Prompt A: Please find every line in the records below that contains the string "facemask", treating uppercase and lowercase as different, and copy each of those lines.

STATE OF ____________         )
                              ):ss:
COUNTY OF _____________       )

      The foregoing instrument was acknowledged before me this ___ day of
_________, 1997, by _____________________, as _______________ of
________________________, a ______ ________________, on behalf of the
________________, who is personally known to me or has produced a driver's
license as identification.

                                    __________________________________
                                    Name:
                                    Notary Public, State of _______________
                                    My commission expires:







<PAGE>


                                                              FORM F-9.3(j)


                    ASSIGNMENT AND ASSUMPTION OF LEASES
                    -----------------------------------

            THIS ASSIGNMENT AND ASSUMPTION OF LEASES (this "Assignment") is
made and entered into as of this ____ day of _______________, 1997, by and
between CENTER RETAIL PARTNERS, a Florida general partnership ("Retail"),
CENTER OFFICE PARTNERS, a Florida general partnership ("Office") and CENTER
HOTEL LIMITED PARTNERSHIP, a Delaware limited partnership ("Hotel", and
collectively with Retail and Office, the "Assignor"), and
___________________________, a ____________________________ ("Assignee").


                           W I T N E S S E T H:

            WHEREAS, Assignor and Assignee entered into that certain
Agreement for Sale and Purchase (the "Agreement") dated
___________________, for the sale and purchase of real property more
particularly described in Exhibit A attached hereto (the "Property");

            WHEREAS, in accordance with the terms of the Agreement,
Assignor desires to assign, transfer, set over and deliver to Assignee all
of Assignor's right, title and interest in, and Assignee desires to assume
certain duties and obligations of Assignor with respect to, the Leases (as
defined in the Agreement and listed on Exhibit B attached hereto).

Prompt B: Return the passage of the lease assignment form above that opens with the words containing "W I T N E S" and closes with "B attached hereto).", copied word for word.

Records:
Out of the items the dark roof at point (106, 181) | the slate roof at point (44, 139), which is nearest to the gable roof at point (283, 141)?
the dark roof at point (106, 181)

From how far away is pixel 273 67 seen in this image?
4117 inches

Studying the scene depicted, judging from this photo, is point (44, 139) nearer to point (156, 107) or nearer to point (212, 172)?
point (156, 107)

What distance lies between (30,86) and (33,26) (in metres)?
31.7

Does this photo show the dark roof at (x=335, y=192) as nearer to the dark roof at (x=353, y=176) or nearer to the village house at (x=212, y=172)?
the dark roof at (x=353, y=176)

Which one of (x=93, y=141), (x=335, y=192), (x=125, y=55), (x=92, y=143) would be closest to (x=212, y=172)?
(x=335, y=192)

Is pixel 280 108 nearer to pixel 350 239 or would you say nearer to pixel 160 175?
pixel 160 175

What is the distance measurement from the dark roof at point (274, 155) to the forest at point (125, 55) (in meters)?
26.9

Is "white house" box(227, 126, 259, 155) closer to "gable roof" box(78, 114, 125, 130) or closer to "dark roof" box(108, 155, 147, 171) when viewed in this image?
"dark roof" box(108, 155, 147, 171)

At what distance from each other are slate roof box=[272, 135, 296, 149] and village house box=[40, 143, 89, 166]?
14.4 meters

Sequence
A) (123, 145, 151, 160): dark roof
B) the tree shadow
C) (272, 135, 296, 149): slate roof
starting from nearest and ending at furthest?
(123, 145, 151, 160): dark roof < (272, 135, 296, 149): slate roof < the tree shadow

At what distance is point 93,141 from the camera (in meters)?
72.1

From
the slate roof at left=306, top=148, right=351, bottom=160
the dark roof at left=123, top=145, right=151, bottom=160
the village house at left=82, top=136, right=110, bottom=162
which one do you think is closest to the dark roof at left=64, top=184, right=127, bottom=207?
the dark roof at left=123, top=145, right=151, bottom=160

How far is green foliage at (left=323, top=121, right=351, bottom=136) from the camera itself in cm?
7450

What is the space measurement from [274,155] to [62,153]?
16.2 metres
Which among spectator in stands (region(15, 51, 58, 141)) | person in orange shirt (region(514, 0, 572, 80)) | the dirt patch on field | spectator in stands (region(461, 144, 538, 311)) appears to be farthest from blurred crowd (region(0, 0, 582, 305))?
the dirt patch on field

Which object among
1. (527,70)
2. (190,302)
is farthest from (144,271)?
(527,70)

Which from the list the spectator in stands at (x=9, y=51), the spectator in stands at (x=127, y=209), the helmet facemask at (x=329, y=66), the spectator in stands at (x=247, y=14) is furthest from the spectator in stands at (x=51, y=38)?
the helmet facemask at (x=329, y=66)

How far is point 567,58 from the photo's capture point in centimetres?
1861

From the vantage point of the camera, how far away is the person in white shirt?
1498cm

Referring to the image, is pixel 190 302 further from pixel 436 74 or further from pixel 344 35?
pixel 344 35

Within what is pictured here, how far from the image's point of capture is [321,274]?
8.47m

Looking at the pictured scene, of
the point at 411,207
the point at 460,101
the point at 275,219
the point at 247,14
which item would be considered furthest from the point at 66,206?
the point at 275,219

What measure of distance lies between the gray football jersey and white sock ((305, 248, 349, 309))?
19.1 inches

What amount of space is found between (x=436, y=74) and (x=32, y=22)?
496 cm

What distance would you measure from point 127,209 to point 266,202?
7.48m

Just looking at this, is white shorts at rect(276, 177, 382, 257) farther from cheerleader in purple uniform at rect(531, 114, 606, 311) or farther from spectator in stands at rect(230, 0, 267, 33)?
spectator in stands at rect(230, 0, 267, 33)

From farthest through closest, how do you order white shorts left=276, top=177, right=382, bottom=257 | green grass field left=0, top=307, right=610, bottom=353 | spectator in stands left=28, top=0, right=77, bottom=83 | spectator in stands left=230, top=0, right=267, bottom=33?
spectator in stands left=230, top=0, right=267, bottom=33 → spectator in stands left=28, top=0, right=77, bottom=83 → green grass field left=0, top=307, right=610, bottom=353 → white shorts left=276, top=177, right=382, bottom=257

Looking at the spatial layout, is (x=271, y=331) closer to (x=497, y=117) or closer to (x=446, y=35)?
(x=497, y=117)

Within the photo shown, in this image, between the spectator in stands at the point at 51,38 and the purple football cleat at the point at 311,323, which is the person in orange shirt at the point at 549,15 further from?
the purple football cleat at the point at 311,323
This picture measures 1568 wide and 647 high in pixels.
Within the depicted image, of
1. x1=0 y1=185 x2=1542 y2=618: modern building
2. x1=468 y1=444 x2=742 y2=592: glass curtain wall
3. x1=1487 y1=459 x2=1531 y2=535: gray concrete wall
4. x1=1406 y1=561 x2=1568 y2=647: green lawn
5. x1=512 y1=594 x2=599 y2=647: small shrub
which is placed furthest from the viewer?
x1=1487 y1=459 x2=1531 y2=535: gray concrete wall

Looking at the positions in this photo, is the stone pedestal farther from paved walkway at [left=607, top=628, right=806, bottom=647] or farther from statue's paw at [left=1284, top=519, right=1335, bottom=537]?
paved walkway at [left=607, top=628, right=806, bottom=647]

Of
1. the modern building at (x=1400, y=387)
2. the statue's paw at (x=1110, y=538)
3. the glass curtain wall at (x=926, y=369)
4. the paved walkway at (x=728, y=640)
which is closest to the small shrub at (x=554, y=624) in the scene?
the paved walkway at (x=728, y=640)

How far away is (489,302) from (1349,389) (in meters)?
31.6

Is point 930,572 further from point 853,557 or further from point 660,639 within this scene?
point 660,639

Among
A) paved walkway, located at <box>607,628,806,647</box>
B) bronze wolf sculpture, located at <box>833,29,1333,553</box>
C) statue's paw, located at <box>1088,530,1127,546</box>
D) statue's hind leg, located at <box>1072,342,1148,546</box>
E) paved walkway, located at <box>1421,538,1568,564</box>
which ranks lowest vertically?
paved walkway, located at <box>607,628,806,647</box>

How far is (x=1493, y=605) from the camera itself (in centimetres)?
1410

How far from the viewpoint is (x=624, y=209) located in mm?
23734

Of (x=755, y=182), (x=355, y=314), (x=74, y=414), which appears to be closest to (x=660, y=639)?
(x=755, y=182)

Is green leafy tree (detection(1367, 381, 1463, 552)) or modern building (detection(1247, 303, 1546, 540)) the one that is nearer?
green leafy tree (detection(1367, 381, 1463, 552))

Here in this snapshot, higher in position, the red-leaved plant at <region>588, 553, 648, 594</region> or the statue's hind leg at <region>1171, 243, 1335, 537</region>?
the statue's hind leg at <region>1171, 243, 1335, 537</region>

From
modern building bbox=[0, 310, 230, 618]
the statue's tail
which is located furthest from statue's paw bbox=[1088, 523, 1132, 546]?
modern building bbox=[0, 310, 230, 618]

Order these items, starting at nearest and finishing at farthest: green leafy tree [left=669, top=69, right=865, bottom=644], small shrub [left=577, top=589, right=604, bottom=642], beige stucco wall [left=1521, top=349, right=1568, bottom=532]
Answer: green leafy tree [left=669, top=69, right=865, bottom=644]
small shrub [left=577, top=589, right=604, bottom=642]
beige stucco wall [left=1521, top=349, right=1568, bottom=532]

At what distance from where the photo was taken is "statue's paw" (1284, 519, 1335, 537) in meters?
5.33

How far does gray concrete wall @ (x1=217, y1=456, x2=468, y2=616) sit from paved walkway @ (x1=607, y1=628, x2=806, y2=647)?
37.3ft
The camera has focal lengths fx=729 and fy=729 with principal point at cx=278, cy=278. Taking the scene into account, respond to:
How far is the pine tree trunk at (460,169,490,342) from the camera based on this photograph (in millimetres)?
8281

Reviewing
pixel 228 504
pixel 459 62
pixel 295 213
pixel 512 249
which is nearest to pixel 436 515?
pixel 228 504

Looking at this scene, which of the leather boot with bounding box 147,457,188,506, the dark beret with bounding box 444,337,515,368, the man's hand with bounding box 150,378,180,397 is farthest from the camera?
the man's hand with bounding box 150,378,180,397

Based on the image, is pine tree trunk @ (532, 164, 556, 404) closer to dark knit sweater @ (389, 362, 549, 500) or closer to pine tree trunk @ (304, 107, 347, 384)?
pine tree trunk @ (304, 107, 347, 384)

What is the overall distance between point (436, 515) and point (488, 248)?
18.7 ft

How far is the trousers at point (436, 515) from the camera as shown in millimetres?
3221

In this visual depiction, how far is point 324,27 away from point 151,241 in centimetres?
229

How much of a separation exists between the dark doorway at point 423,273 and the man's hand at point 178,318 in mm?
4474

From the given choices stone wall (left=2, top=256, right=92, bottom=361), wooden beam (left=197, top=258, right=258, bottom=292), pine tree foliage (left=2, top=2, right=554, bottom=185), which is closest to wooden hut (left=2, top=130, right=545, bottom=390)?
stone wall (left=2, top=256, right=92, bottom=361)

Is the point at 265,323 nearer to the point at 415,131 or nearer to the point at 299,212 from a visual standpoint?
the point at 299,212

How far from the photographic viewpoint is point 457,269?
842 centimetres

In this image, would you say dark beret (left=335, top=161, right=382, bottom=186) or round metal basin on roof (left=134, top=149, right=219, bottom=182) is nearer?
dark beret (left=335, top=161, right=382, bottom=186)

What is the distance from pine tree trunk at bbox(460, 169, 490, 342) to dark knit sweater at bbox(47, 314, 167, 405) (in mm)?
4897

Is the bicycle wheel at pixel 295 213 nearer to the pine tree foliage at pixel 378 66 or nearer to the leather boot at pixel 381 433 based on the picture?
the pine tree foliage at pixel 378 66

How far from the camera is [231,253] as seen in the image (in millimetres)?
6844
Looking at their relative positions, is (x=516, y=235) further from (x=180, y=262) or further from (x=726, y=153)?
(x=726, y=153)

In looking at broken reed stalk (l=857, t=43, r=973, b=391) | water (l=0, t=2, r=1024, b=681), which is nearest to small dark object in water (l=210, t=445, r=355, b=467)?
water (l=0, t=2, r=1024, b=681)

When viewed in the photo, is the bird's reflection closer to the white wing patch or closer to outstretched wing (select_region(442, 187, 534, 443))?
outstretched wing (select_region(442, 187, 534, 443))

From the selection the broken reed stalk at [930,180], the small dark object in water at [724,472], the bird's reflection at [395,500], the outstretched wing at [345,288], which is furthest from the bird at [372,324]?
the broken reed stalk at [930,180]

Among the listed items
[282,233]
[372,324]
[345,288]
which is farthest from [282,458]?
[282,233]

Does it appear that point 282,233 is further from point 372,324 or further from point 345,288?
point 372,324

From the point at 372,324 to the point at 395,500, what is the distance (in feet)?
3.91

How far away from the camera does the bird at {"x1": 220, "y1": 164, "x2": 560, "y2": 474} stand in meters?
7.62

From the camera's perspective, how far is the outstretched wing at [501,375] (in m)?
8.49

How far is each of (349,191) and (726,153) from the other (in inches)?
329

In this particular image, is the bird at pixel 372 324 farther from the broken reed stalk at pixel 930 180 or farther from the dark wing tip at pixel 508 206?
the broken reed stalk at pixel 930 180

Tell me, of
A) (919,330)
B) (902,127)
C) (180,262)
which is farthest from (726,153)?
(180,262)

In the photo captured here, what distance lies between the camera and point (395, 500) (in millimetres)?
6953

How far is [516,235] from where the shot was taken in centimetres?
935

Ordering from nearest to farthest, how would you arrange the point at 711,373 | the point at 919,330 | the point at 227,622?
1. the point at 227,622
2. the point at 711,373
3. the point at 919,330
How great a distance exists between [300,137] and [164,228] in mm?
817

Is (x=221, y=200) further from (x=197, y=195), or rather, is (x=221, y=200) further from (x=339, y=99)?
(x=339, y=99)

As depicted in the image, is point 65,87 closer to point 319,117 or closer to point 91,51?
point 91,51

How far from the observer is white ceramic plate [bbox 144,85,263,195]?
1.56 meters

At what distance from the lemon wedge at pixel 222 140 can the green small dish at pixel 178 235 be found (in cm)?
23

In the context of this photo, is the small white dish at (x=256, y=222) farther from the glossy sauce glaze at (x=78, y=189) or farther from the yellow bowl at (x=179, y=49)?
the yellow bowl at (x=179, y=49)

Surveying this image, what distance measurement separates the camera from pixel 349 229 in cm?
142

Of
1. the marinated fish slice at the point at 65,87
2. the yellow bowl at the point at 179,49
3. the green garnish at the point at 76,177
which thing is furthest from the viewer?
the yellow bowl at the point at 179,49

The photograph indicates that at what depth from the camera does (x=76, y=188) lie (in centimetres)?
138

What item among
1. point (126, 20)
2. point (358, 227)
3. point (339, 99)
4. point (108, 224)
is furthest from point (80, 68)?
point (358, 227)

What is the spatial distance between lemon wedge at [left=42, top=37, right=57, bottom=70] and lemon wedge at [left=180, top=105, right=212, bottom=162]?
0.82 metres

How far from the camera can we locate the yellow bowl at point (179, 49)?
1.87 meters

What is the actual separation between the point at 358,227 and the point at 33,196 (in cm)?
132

Worked answer A:
Which from the list the spectator in stands at (x=9, y=51), the spectator in stands at (x=127, y=209), the helmet facemask at (x=329, y=66), the spectator in stands at (x=247, y=14) is furthest from the spectator in stands at (x=51, y=38)?
the helmet facemask at (x=329, y=66)

Worked answer B:
W I T N E S S E T H:

            WHEREAS, Assignor and Assignee entered into that certain
Agreement for Sale and Purchase (the "Agreement") dated
___________________, for the sale and purchase of real property more
particularly described in Exhibit A attached hereto (the "Property");

            WHEREAS, in accordance with the terms of the Agreement,
Assignor desires to assign, transfer, set over and deliver to Assignee all
of Assignor's right, title and interest in, and Assignee desires to assume
certain duties and obligations of Assignor with respect to, the Leases (as
defined in the Agreement and listed on Exhibit B attached hereto).